Hal ini membuat emas sebagai aset lindung nilai (hedging) memiliki fundamental yang baik dan prospek jangka panjang emas masih positif. Lagipula ketika harga emas terkoreksi biasanya dimanfaatkan oleh investor untuk membeli logam mulia tersebut.
Jumlah penderita Covid-19 di seluruh dunia pekan ini telah tembus lebih dari 10 juta orang. Lebih dari 500 ribu nyawa manusia terenggut akibat infeksi virus ganas yang awalnya merebak di Wuhan.

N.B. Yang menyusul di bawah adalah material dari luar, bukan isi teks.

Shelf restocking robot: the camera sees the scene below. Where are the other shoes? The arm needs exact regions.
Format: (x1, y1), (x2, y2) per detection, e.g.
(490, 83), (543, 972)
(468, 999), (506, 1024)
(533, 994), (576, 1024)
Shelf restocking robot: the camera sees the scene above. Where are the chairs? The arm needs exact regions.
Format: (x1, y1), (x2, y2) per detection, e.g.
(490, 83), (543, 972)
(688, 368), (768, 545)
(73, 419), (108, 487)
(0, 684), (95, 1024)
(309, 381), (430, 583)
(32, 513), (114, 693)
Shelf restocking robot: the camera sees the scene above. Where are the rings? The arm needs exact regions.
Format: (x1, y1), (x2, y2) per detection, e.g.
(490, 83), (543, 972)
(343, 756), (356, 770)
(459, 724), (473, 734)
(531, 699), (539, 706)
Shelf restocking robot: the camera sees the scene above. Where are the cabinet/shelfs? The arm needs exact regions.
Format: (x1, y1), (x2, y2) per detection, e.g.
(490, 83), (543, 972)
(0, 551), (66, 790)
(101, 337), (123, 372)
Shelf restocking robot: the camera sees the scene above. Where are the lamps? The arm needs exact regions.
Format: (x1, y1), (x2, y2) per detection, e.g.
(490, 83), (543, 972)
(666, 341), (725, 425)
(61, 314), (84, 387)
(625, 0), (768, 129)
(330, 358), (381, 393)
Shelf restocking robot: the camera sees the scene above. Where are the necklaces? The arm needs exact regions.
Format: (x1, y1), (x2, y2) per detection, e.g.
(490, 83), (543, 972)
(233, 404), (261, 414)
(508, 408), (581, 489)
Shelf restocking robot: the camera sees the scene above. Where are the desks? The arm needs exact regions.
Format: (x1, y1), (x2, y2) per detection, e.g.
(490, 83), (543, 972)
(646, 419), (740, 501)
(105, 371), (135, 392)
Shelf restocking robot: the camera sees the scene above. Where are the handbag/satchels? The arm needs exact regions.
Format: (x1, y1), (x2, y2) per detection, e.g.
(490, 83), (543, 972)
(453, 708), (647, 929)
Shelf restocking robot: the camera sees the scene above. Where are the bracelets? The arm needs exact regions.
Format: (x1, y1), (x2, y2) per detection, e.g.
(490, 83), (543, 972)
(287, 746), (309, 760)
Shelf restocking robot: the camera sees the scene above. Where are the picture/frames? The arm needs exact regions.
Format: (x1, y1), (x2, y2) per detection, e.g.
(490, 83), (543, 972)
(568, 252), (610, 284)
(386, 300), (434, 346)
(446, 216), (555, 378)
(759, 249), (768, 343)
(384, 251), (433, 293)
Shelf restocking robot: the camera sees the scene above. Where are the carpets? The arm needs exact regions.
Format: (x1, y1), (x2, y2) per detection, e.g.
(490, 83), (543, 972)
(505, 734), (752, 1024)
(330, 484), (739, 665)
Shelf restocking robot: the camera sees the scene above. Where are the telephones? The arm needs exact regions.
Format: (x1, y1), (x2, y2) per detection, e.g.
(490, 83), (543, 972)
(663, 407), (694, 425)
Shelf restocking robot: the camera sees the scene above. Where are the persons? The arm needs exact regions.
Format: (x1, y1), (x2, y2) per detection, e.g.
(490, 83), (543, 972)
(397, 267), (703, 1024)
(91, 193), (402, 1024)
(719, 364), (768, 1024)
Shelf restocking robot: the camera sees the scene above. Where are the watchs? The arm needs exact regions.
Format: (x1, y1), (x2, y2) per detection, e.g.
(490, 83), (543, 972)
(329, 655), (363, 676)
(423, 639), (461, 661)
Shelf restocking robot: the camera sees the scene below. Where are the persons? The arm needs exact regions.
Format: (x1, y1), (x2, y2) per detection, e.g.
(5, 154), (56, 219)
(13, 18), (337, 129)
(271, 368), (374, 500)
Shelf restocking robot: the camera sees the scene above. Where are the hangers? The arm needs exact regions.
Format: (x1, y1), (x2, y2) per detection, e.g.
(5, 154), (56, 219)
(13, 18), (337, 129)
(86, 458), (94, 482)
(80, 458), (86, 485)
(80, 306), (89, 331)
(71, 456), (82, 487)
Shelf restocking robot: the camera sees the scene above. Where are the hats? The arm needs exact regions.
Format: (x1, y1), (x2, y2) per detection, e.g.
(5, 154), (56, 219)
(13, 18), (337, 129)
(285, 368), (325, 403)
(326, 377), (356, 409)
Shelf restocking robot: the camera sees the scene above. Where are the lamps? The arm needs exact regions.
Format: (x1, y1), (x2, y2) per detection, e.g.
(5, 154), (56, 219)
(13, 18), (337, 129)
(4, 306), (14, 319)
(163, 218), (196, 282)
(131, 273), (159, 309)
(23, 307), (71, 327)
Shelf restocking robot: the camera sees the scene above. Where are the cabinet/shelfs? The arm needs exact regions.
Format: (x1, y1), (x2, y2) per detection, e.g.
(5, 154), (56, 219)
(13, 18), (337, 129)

AS yang menyandang predikat sebagai negara dengan kasus Covid-19 terbanyak di dunia kembali mencatatkan rekor tambahan kasus baru. Pada 1 Juli waktu setempat, AS melaporkan lebih dari 47 ribu kasus baru dan menjadi rekor tertinggi yang pernah tercatat sejak awal terjangkit wabah.
Penasihat Kesehatan Gedung Putih Dr. Anthony Fauci mengatakan bahwa kasus di AS kini sudah tidak terkontrol lagi. Lebih lanjut Fauci mengatakan bahwa pertambahan jumlah kasus lebih dari 100 ribu per hari di AS sangat mungkin terjadi.
Reuters melaporkan Texas, Arizona dan California menjadi episentrum baru penyebaran wabah. Peningkatan kasus yang signifikan ini membuat WHO menyarankan untuk menerapkan lockdown kembali bagi negara-negara dengan jumlah pertambahan kasus yang signifikan.
“Beberapa negara yang telah berhasil menekan transmisi yang sedang membuka kembali perekonomiannya, sekarang mungkin mengalami kemunduran dan mungkin harus menerapkan intervensi lagi, mungkin harus menerapkan apa yang disebut lockdown lagi,” kata Dr. Maria Van Kerkhove, kepala unit penyakit baru dan zoonosi WHO, melansir CNBC International.